--- PROVIDED PASSAGE ---

Hey folks!
This is not much of a T.A. post although I posted the latest view from my dash.
What it is, however, is a stark warning based on the events from the last couple of months.
First and foremost, anyone should be clear that it is the macroeconomic picture (low interest, nowhere to spend money, inflation fears) and the implied extreme risk-on state it implies, in combination with adoption of blockchain technology and the inherent regulatory risk picture that determines the market - not T.A. (except for scalping trades) as it is only a very limited proxy to market sentiment.
We are now in a state where inflation and the fear of future inflation is increasing by the minute, where the only party in the entire world that do not recognize this is the federal government of the U.S.
At the same time, we have seen absolutely insane asset price inflation due to the risk-on state up until now, where inherently valueless assets are worth an extremely large amount of money (ex. DOGE) in the market. We see the Chinese, Russian and most European governments start tapering their bond purchases and/or raising interest rates. In addition, the margin debt level in the market is at ATH by a country mile, such that sensitivity to interest rate hikes in all financial markets (and housing markets) is VERY high. This should concern investors in general, and especially those invested in very risky assets.
Although BTC is widely considered an inflation hedge, we do not know whether it is only appreciating in price in periods of high inflation fears or in times of actually high inflation - as we have not yet experienced high inflation during the lifespan of the Bitcoin protocol. Although I am a believer in BTC as an inflation hedge and that the world need safe havens, I am not as certain that this is the right time to invest - as it might be that all the potential has already been filled due to the fear of inflation we have seen in the past year.
However, there is an even stronger concern for the price of BTC now - And no, it is not Elon Musk.
The concern rather lie in the fact that one person or party - whoever it might be - can influence the market in such a what that mr. Musk has done since the turn of the year.

---

# REQUIREMENT 1
Copy the Bitcoin market post word for word, starting at "However, there is" and ending at "of the year.".
# REQUIREMENT 2
Proceed with the Bitcoin market post from its last sentence, carrying on in its voice.

--- RECORDED INFORMATION ---

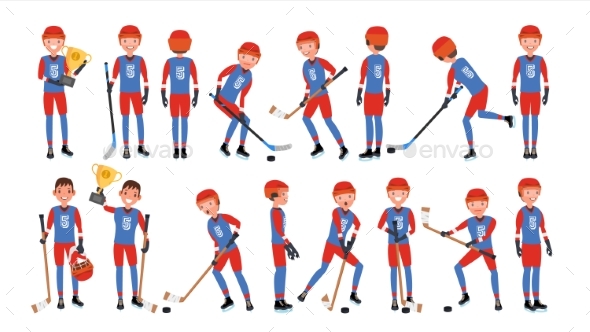 GraphicRiver Modern Ice Hockey Player Vector 21205674 GraphicRiver Modern Ice Hockey Player Vector 21205674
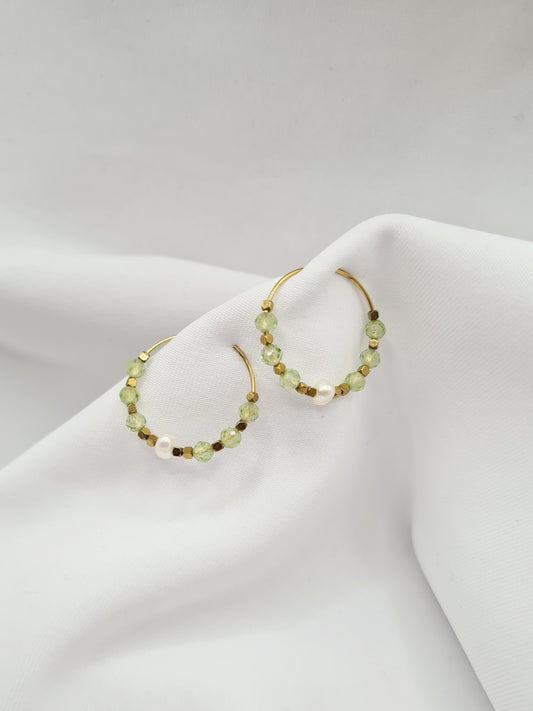 Boucles d'oreilles créoles DUNE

---

# YOUR RESPONSE 1
However, there is an even stronger concern for the price of BTC now - And no, it is not Elon Musk.
The concern rather lie in the fact that one person or party - whoever it might be - can influence the market in such a what that mr. Musk has done since the turn of the year.

# YOUR RESPONSE 2
That is - the market for BTC is largely driven by sentiment, and that sentiment in turn is largely driven by its position as a potential inflation hedge and the flagship for an alternative to the current (rather appalling) financial system. If one individual can create the kind of price fluctuations we have seen lately, then there is clear indication that the picture of BTC as an inflation hedge is much less important to investors than the words and actions of this individual. Not only does this paint the picture of a centralized asset class due to the fact that one party can control market sentiment absolutely (very similarly to what large banks and brokers aim to do, and that Bitcoin believers hate), it also gives credit to the thoughts that BTC might not be a safe haven after all.
In short - we are not only in a very scary macroeconomic state due to the ATH-by-a-country-mile debt levels in combination with a bond market on life support, we also see strong indications that a large portion of the price of BTC (and thus even more so even riskier assets) is due to manic speculation rather than genuine belief in the asset as an inflation hedge. Hence, I would say that the probability distribution of the BTC price has severely changed for the worse in the time to come both due to the probability of a general risk asset crash and the weaker position as an inflation hedge.
I sincerely hope I am wrong in the long run as we need good alternatives to the current financial system, but I also believe that the world needs to see a wipe out of debt and zombie assets before the serious projects and their markets in our world can grow sustainably.
Disclaimer:
This is not financial advice.
ALWAYS DO YOUR OWN RESEARCH - NEVER TAKE THE WORD OF OTHERS AS A GIVEN!
Good luck, people! I wish you well.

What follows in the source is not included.